▶ What is required
Repeat word for word the opening stretch of the entries, from the first line through the line containing "To release a helmet from a helmet holder".

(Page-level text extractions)
========================================
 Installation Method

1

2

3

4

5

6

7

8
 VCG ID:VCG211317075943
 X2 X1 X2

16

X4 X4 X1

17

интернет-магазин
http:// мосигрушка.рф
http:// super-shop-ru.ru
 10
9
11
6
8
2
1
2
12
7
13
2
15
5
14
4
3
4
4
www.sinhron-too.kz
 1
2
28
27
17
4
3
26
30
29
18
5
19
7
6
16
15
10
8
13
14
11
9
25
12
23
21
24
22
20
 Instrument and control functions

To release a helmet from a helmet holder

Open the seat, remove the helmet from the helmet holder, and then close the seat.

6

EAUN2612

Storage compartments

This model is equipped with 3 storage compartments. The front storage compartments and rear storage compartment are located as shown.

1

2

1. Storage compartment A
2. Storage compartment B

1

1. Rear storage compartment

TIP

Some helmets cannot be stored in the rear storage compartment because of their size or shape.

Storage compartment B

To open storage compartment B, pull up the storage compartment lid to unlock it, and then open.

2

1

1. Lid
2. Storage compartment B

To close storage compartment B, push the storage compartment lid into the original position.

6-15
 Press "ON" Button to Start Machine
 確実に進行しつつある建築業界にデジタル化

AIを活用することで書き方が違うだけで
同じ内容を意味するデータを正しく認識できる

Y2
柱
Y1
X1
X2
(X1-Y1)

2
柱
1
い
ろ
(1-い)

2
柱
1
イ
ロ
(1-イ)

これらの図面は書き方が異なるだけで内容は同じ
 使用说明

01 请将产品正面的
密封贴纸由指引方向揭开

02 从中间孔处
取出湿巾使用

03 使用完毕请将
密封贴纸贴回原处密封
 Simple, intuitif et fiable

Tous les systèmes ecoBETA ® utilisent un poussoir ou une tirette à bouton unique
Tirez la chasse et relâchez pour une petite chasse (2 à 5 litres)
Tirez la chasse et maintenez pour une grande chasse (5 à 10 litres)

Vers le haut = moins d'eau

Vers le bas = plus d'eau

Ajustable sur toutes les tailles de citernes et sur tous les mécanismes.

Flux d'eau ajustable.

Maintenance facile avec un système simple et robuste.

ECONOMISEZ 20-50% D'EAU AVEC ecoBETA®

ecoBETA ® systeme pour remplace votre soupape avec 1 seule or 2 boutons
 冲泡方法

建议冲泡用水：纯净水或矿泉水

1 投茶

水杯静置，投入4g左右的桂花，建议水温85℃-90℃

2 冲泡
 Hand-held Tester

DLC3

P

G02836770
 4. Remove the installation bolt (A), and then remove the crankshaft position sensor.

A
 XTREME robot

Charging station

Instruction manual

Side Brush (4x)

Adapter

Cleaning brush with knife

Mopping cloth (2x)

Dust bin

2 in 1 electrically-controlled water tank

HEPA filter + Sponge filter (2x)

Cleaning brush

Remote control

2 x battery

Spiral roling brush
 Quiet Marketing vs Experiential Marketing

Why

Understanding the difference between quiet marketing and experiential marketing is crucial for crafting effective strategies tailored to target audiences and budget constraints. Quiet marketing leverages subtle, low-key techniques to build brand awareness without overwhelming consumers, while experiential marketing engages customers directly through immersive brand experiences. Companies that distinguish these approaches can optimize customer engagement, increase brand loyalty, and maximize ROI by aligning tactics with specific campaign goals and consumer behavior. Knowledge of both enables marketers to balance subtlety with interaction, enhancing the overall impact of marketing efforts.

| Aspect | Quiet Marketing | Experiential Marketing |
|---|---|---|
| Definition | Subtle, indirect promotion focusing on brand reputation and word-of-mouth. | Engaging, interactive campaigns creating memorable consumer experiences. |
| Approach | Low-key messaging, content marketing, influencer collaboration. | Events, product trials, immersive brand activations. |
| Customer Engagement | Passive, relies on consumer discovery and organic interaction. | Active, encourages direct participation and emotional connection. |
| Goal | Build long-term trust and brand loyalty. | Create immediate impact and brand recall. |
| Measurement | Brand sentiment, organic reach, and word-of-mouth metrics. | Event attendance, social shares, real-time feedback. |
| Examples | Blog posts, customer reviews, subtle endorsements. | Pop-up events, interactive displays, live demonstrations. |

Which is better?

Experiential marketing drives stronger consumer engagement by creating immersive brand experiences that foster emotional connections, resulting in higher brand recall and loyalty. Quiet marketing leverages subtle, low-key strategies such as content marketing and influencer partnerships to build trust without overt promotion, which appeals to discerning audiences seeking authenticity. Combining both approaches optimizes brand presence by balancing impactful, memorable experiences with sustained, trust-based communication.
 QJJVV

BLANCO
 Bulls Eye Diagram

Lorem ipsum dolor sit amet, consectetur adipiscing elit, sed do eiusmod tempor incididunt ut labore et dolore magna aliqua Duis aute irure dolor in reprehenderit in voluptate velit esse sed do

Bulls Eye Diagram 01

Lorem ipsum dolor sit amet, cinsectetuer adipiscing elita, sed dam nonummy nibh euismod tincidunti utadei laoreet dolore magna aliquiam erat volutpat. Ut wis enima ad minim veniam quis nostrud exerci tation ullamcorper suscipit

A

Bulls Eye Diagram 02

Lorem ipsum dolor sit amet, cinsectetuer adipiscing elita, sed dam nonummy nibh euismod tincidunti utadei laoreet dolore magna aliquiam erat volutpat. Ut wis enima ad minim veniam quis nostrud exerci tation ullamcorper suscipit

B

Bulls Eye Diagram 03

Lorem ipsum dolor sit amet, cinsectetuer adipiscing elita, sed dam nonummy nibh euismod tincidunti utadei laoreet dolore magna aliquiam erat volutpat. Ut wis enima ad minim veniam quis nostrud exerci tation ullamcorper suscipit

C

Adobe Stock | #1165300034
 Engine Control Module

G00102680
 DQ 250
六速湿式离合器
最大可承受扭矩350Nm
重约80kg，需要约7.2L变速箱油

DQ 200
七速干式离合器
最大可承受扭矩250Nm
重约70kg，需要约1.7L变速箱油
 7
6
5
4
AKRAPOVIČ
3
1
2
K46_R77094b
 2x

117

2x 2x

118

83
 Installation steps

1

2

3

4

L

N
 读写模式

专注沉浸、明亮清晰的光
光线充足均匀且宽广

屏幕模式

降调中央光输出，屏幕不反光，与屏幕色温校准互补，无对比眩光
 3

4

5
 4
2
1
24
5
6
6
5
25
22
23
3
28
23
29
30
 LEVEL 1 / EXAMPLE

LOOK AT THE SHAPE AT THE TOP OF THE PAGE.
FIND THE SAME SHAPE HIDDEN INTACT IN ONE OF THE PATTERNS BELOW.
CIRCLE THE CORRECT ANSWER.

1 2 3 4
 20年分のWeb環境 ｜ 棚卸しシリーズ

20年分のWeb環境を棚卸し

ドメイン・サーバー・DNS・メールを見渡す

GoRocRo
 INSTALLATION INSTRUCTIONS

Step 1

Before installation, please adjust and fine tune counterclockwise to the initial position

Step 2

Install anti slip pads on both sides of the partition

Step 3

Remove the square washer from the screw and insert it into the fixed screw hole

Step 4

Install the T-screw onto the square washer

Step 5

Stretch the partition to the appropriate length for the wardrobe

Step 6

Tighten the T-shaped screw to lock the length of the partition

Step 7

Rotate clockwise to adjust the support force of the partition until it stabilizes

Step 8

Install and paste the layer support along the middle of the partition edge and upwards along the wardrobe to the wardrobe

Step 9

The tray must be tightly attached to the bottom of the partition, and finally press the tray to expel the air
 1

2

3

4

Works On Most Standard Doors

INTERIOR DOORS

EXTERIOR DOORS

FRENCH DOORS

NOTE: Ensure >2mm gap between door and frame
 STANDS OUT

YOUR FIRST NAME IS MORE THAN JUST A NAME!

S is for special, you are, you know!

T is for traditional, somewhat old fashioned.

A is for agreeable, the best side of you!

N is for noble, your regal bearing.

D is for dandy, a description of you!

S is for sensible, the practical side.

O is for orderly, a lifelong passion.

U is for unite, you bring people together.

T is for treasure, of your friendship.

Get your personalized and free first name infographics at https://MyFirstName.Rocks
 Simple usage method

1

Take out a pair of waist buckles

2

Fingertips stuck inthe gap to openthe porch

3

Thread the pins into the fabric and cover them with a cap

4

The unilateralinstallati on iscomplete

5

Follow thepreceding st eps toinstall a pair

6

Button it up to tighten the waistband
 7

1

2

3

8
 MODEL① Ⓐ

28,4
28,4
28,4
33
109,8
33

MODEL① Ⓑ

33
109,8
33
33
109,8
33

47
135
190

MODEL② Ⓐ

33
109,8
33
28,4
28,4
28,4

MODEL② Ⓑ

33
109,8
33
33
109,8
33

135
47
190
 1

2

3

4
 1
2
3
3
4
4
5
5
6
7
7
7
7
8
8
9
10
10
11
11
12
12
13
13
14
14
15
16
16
========================================
▶ Output for this exercise
 Installation Method

1

2

3

4

5

6

7

8
 VCG ID:VCG211317075943
 X2 X1 X2

16

X4 X4 X1

17

интернет-магазин
http:// мосигрушка.рф
http:// super-shop-ru.ru
 10
9
11
6
8
2
1
2
12
7
13
2
15
5
14
4
3
4
4
www.sinhron-too.kz
 1
2
28
27
17
4
3
26
30
29
18
5
19
7
6
16
15
10
8
13
14
11
9
25
12
23
21
24
22
20
 Instrument and control functions

To release a helmet from a helmet holder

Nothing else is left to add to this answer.